É claro que devemos tratar o nome de nosso Senhor com respeito. Mas a salvação é baseada na nossa aceitação da justiça de Cristo por nós, “a justiça de Deus” (Romanos 3:21 NASB), e não no nome que usamos para nos referir a esse Deus.

*Alexander Bolotnikov, PhD, é pastor do Hope Advent Center, Chicago, Illinois, Estados Unidos.

 

1. O autor de www.israelitenation.org .

2. A transliteração hebraica do Seu nome é YESHUA. Não é um nome próprio. É um substantivo hebraico regular, que significa salvação. A construção gramatical proposta pelos seguidores do Nome Sagrado não existe em hebraico. Os gregos pronunciam o nome YESHUA como Iesus (Yesus). A razão para isso é simples. A língua grega não possui o som sh. Portanto qualquer palavra hebraica que contenha a letra shin seria registrada no alfabeto grego usando a letra grega sigma. Problemas fonéticos sempre ocorrem entre as línguas. A língua coreana não possui o som r, enquanto o havaiano carece de vários sons, que estão presentes na língua inglesa. Os apóstolos entenderam as diferenças entre a fonologia hebraica e grega e não tiveram problemas com Lucas escrevendo o nome Jesus em seu Evangelho e no livro de Atos.
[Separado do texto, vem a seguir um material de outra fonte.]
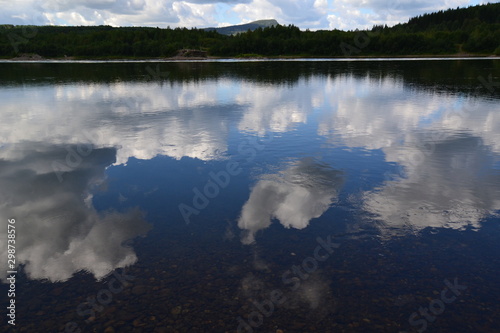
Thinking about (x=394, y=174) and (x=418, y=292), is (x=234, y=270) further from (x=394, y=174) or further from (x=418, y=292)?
(x=394, y=174)

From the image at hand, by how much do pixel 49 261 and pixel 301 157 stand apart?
12933mm

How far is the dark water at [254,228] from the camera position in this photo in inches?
336

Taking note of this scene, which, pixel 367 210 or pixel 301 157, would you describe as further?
pixel 301 157

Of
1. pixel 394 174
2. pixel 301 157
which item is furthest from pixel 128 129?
pixel 394 174

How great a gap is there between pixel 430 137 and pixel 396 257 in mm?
15416

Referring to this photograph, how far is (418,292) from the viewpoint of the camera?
29.8ft

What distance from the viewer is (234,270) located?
10.0 meters

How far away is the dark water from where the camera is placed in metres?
8.53

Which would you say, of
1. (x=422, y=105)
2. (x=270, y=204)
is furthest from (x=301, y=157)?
(x=422, y=105)

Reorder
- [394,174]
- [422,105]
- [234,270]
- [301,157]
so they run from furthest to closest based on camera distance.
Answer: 1. [422,105]
2. [301,157]
3. [394,174]
4. [234,270]

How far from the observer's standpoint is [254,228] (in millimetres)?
12320

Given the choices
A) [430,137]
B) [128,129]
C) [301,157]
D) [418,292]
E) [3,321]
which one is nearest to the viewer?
[3,321]

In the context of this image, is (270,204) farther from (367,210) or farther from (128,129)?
(128,129)

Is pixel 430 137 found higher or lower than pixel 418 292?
higher
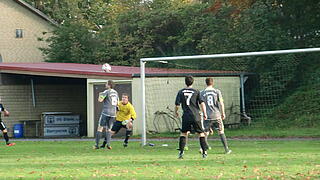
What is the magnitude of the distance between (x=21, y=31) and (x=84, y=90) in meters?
14.4

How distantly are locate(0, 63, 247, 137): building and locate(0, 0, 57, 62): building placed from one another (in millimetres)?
13953

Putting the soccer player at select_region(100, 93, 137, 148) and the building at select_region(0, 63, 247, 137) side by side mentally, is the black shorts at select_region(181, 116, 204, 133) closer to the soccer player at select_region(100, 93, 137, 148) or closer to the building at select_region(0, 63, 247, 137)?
the soccer player at select_region(100, 93, 137, 148)

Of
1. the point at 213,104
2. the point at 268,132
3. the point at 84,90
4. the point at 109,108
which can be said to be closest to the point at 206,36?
the point at 84,90

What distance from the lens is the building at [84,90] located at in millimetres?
28422

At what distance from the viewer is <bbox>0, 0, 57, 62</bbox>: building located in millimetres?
48406

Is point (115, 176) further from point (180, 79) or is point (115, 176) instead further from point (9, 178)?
point (180, 79)

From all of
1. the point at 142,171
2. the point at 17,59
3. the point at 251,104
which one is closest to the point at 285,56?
the point at 251,104

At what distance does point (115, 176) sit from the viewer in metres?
11.4

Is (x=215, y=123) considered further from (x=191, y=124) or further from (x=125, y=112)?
(x=125, y=112)

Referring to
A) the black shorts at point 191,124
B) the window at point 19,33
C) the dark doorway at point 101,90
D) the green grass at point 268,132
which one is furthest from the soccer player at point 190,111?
the window at point 19,33

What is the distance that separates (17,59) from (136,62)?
30.5ft

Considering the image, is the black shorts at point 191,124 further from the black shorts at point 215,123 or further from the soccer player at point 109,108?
the soccer player at point 109,108

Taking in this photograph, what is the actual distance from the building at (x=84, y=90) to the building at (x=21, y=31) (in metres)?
14.0

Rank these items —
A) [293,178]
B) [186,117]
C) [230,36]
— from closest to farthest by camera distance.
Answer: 1. [293,178]
2. [186,117]
3. [230,36]
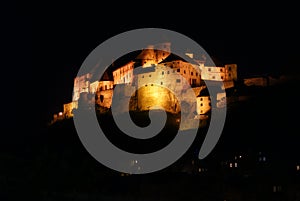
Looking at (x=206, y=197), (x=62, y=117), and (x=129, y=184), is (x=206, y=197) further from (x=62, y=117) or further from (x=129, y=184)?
(x=62, y=117)

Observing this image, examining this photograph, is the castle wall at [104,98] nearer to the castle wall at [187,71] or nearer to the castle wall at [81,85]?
the castle wall at [81,85]

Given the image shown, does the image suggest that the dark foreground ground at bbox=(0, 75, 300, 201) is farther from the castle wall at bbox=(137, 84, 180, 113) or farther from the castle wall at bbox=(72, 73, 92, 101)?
the castle wall at bbox=(72, 73, 92, 101)

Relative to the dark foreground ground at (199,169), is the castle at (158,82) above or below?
above

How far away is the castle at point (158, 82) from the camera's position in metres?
67.8

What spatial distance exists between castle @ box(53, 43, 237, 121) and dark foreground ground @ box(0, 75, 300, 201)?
26.0 feet

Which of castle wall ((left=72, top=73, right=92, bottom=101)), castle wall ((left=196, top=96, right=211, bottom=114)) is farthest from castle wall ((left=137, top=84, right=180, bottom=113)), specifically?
castle wall ((left=72, top=73, right=92, bottom=101))

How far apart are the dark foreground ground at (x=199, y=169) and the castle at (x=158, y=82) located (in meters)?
7.93

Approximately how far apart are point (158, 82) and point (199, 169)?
82.6 feet

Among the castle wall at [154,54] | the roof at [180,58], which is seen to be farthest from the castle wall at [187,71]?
the castle wall at [154,54]

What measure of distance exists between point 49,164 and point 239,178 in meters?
19.3

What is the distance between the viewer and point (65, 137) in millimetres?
63094

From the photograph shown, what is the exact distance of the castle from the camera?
67.8 m

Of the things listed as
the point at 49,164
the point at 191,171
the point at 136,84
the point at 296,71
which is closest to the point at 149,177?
the point at 191,171

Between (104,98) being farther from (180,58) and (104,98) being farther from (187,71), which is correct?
(187,71)
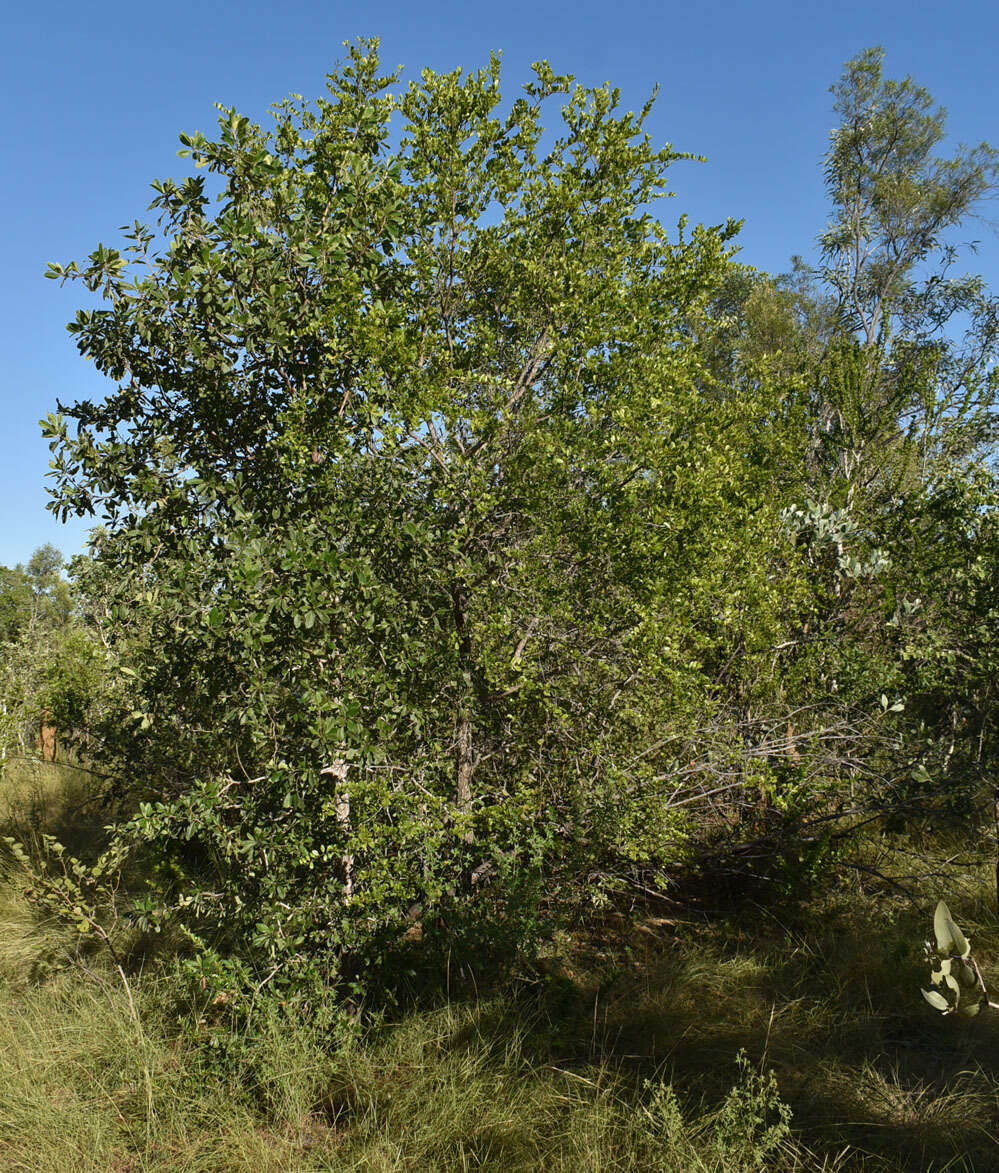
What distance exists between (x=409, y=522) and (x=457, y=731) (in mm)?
1444

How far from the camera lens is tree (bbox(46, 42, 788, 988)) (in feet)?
12.7

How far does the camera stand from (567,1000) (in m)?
4.46

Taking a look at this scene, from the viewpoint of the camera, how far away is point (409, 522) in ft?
12.6

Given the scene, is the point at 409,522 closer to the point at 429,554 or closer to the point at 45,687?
the point at 429,554

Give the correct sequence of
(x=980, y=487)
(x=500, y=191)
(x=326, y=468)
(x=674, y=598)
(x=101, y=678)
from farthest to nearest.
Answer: (x=101, y=678) → (x=980, y=487) → (x=500, y=191) → (x=674, y=598) → (x=326, y=468)

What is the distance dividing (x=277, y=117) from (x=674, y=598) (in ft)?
10.9

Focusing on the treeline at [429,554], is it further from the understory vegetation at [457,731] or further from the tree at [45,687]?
the tree at [45,687]

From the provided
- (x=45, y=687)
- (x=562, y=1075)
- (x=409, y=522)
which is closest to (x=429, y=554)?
(x=409, y=522)

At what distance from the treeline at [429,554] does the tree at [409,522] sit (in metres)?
0.02

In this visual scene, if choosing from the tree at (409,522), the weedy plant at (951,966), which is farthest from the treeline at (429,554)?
the weedy plant at (951,966)

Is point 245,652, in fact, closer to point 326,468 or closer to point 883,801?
point 326,468

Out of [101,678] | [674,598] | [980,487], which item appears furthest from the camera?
[101,678]

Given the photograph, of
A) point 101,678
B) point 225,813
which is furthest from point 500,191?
point 101,678

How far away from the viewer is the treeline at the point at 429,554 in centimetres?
389
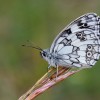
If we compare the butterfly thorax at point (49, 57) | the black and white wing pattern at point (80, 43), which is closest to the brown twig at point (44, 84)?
the butterfly thorax at point (49, 57)

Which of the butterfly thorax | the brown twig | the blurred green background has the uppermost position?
the brown twig

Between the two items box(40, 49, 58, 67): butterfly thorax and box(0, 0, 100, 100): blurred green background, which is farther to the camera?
box(0, 0, 100, 100): blurred green background

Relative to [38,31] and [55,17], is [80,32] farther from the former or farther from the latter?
[55,17]

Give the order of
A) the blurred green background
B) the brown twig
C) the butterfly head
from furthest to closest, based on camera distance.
Result: the blurred green background
the butterfly head
the brown twig

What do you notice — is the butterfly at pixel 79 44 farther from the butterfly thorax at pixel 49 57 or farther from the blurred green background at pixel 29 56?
the blurred green background at pixel 29 56

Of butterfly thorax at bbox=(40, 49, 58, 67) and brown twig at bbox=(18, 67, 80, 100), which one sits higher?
brown twig at bbox=(18, 67, 80, 100)

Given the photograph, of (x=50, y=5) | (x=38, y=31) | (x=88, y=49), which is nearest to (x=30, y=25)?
(x=38, y=31)

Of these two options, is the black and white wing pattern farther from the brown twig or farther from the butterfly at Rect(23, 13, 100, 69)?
the brown twig

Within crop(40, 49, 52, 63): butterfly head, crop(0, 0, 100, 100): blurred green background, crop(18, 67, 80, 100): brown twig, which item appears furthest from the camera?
crop(0, 0, 100, 100): blurred green background

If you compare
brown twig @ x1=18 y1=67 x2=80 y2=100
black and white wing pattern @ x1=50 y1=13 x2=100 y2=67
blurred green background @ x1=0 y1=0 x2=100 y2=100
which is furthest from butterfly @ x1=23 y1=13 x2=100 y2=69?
blurred green background @ x1=0 y1=0 x2=100 y2=100
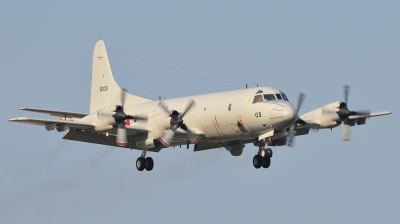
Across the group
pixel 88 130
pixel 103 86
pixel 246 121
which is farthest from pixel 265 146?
pixel 103 86

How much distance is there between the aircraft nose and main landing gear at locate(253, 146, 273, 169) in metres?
2.33

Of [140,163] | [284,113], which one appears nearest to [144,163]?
[140,163]

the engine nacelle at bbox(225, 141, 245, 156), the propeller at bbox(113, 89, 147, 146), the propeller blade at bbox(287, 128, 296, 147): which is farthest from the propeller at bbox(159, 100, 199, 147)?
the propeller blade at bbox(287, 128, 296, 147)

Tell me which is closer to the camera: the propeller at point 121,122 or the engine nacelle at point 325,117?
the propeller at point 121,122

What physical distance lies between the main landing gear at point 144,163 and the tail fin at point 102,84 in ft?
12.5

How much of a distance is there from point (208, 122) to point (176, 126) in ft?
4.99

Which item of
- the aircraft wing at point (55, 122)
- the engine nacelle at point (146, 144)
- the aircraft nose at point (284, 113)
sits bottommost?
the engine nacelle at point (146, 144)

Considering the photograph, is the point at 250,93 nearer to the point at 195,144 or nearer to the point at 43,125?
the point at 195,144

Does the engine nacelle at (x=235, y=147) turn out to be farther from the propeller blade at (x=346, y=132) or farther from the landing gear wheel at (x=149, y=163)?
the propeller blade at (x=346, y=132)

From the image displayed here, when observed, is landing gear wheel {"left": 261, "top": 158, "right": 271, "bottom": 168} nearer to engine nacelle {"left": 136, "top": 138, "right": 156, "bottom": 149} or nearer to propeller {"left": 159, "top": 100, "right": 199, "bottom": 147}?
propeller {"left": 159, "top": 100, "right": 199, "bottom": 147}

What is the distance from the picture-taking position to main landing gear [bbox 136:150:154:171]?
4147 centimetres

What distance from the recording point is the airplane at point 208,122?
36656 mm

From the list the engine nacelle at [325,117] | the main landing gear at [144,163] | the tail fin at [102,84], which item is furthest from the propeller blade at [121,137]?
the engine nacelle at [325,117]

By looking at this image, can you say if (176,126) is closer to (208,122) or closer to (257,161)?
(208,122)
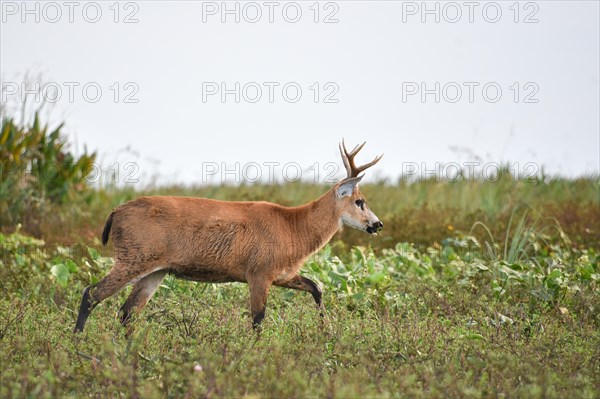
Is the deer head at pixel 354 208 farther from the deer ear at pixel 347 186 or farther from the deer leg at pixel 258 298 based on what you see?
the deer leg at pixel 258 298

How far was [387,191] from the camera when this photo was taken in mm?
20016

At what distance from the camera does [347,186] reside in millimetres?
9586

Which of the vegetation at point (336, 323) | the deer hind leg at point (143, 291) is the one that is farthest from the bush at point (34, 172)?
the deer hind leg at point (143, 291)

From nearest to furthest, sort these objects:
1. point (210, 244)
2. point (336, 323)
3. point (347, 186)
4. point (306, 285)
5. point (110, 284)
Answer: point (336, 323) → point (110, 284) → point (210, 244) → point (306, 285) → point (347, 186)

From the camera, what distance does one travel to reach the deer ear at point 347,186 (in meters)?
9.50

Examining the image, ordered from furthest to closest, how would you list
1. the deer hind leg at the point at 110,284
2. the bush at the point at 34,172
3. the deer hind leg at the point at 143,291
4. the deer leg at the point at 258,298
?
1. the bush at the point at 34,172
2. the deer hind leg at the point at 143,291
3. the deer leg at the point at 258,298
4. the deer hind leg at the point at 110,284

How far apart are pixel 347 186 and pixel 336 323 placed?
73.1 inches

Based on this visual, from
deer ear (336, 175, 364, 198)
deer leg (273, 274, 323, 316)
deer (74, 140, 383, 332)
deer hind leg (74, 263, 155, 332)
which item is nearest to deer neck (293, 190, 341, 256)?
deer (74, 140, 383, 332)

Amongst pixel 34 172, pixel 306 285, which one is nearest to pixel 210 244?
pixel 306 285

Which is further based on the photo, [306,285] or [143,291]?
[306,285]

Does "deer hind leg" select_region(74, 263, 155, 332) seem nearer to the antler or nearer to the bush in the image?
the antler

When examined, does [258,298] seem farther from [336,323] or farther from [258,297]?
[336,323]

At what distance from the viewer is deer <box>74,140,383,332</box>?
28.8ft

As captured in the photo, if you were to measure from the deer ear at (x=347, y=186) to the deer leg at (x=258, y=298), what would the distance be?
1.26 meters
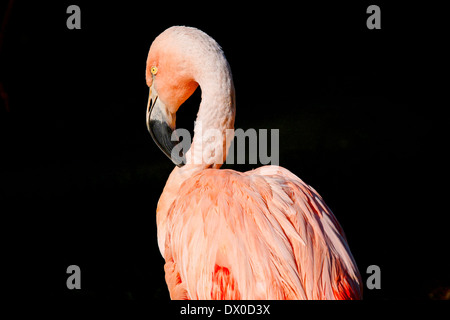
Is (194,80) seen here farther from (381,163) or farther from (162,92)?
(381,163)

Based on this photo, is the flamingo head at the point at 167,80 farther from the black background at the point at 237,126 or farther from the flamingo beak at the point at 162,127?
the black background at the point at 237,126

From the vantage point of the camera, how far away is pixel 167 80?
2.38m

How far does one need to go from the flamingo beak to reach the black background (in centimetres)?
102

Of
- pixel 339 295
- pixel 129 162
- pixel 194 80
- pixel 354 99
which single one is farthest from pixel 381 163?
pixel 339 295

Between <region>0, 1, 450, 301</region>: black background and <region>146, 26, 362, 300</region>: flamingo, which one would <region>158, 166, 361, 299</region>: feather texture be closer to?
<region>146, 26, 362, 300</region>: flamingo

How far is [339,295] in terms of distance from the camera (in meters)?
1.86

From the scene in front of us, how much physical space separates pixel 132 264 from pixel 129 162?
0.94 meters

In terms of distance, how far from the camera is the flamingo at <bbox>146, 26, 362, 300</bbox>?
184 cm

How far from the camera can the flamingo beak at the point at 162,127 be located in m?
2.41

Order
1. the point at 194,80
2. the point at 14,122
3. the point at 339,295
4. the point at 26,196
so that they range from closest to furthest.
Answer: the point at 339,295 < the point at 194,80 < the point at 26,196 < the point at 14,122

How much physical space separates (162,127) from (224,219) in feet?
2.03
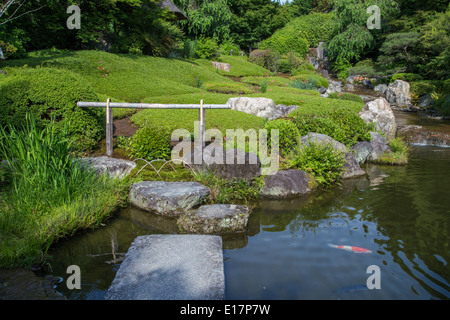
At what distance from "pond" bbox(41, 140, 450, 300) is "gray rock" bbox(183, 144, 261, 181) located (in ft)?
2.58

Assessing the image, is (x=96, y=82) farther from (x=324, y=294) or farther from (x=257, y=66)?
(x=257, y=66)

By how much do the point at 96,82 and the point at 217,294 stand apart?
13709 mm

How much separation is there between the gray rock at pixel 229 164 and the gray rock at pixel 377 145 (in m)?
5.36

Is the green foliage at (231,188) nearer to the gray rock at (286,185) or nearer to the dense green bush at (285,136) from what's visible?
the gray rock at (286,185)

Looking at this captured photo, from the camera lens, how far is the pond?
13.1ft

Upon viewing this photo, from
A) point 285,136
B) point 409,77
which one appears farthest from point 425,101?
point 285,136

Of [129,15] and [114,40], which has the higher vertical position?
[129,15]

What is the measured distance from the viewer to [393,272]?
4.30 meters

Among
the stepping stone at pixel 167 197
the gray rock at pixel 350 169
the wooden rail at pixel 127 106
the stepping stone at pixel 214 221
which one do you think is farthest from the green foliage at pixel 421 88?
the stepping stone at pixel 214 221

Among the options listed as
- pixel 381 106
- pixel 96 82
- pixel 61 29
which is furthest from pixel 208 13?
pixel 381 106

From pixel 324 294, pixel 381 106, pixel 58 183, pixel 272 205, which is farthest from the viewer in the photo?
pixel 381 106

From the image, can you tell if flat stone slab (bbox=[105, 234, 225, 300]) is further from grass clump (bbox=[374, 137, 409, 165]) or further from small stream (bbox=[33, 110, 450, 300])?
grass clump (bbox=[374, 137, 409, 165])

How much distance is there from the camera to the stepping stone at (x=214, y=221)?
5555 millimetres
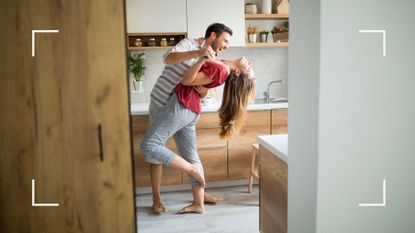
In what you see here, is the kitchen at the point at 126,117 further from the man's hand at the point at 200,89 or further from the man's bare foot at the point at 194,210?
the man's bare foot at the point at 194,210

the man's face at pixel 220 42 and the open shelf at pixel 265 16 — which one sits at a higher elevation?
the open shelf at pixel 265 16

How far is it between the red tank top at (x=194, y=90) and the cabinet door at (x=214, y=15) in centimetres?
108

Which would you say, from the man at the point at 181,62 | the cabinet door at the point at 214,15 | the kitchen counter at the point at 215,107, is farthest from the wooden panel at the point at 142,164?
the cabinet door at the point at 214,15

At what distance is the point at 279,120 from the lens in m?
3.94

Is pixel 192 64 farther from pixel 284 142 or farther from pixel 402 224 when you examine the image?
pixel 402 224

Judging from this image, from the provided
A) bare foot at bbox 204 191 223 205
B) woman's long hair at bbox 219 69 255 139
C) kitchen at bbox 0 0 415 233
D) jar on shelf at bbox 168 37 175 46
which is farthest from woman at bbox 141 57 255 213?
kitchen at bbox 0 0 415 233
3. É importante notar que a palavra Adonai é usada no plural da mesma forma que a palavra Elohim. Isto indica a pluralidade de Deus. Apesar de ambos os substantivos serem gramaticalmente plurais, eles ocorrem junto com verbos, que são usados ​​apenas no singular. Por exemplo, na frase Deus disse, o substantivo Deus (Elohim) está gramaticalmente no plural, mas o verbo disse está no singular. Isto torna a palavra Elohim única em seu sentido porque, em tal sintaxe, nunca se referiu a nenhuma divindade pagã. Portanto, as primeiras palavras da Bíblia dizem: “No princípio Elohim (não YHWH) criou (no singular) o céu e a terra”. Se Moisés, definitivamente movido pelo Espírito Santo, escreveu Elohim nas primeiras palavras da Bíblia, significa que não teve medo da possível confusão. Portanto, os comentaristas judeus e cristãos acreditam que Elohim é outro nome para Deus.

4. Ellen White, Pensamentos do Monte da Bênção (Mountain View, CA: Pacific Press Pub. Assn, 1896), 106.